** start of MATERIALS PROVIDED **
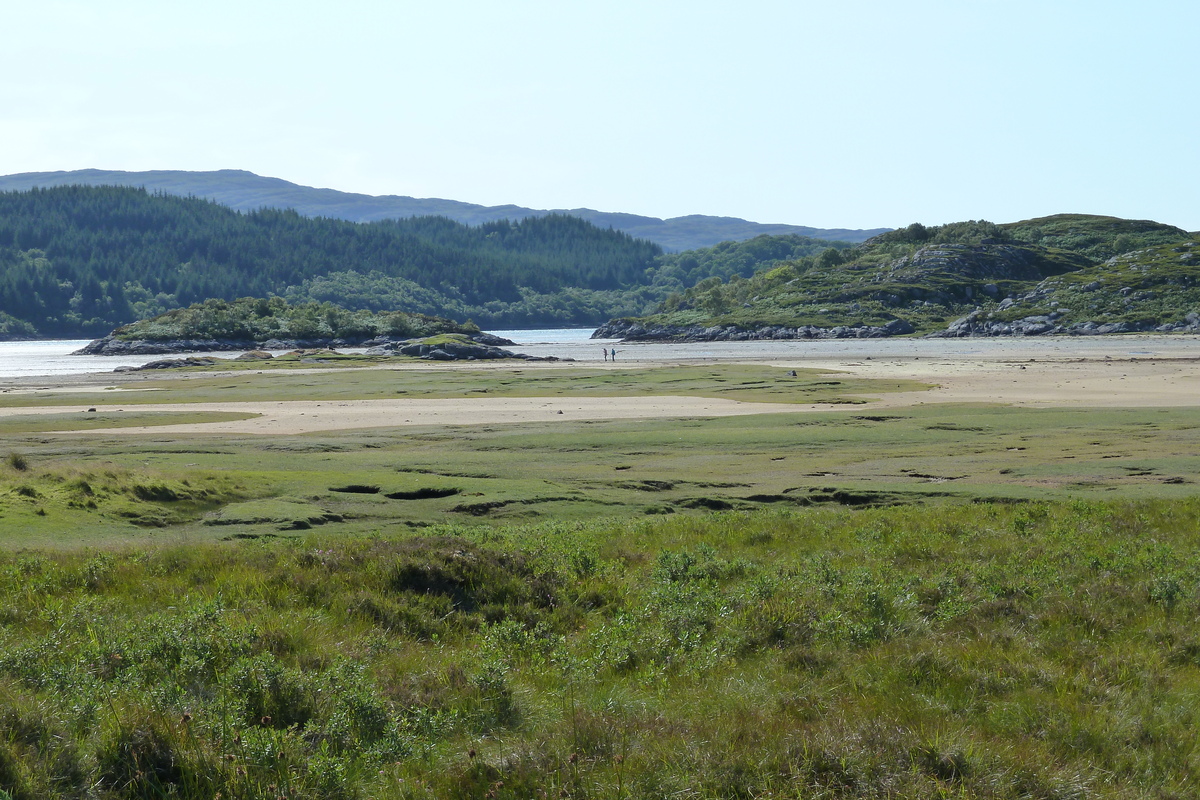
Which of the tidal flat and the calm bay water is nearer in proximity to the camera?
the tidal flat

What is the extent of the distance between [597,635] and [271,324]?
169 metres

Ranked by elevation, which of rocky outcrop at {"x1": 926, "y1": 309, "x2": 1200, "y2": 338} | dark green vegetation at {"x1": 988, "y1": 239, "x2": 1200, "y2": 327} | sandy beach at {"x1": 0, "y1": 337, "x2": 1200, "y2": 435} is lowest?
sandy beach at {"x1": 0, "y1": 337, "x2": 1200, "y2": 435}

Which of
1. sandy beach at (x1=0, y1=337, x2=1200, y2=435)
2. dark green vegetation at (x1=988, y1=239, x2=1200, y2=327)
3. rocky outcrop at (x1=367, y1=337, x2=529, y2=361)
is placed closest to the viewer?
sandy beach at (x1=0, y1=337, x2=1200, y2=435)

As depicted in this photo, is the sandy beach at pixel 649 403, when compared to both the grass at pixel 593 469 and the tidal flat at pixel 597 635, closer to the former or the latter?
the grass at pixel 593 469

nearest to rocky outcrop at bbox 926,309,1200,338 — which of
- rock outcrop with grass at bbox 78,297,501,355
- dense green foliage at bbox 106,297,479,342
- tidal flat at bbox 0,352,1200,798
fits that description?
rock outcrop with grass at bbox 78,297,501,355

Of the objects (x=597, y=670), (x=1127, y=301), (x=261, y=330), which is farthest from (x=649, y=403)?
(x=1127, y=301)

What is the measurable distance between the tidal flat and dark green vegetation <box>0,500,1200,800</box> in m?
0.03

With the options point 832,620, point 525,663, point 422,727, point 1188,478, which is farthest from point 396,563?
point 1188,478

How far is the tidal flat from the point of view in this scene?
20.0 ft

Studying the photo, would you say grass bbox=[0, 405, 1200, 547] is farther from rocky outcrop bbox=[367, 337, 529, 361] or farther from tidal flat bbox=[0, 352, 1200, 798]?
rocky outcrop bbox=[367, 337, 529, 361]

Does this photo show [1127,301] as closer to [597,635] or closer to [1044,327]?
[1044,327]

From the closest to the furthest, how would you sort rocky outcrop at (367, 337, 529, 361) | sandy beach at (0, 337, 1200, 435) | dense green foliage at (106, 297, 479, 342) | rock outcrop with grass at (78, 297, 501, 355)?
sandy beach at (0, 337, 1200, 435), rocky outcrop at (367, 337, 529, 361), rock outcrop with grass at (78, 297, 501, 355), dense green foliage at (106, 297, 479, 342)

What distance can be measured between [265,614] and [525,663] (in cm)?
** end of MATERIALS PROVIDED **
Repeat the lines from the one containing "What is the measurable" through the last line, putting "mudflat" in place of "tidal flat" and changing nothing else.

◆ **EXERCISE ANSWER**
What is the measurable distance between the mudflat and dark green vegetation <box>0,500,1200,800</box> in m?
0.03

With the options point 832,620, point 525,663, point 422,727, point 1188,478, which is farthest from point 396,563?
point 1188,478

How far is the mudflat from the point of view in this scene?
20.0 ft

Studying the photo, would you say grass bbox=[0, 405, 1200, 547] is farther from rocky outcrop bbox=[367, 337, 529, 361] or farther from mudflat bbox=[0, 352, 1200, 798]?
rocky outcrop bbox=[367, 337, 529, 361]

Does this photo show [1127,301] as closer to [597,635] or closer to [1044,327]?
[1044,327]

From the closest to the furthest, how would you sort rocky outcrop at (367, 337, 529, 361) | sandy beach at (0, 337, 1200, 435) | dense green foliage at (106, 297, 479, 342) | rock outcrop with grass at (78, 297, 501, 355)?
sandy beach at (0, 337, 1200, 435), rocky outcrop at (367, 337, 529, 361), rock outcrop with grass at (78, 297, 501, 355), dense green foliage at (106, 297, 479, 342)

What distance can be measured between [265,614] and [525,663] (in cm)?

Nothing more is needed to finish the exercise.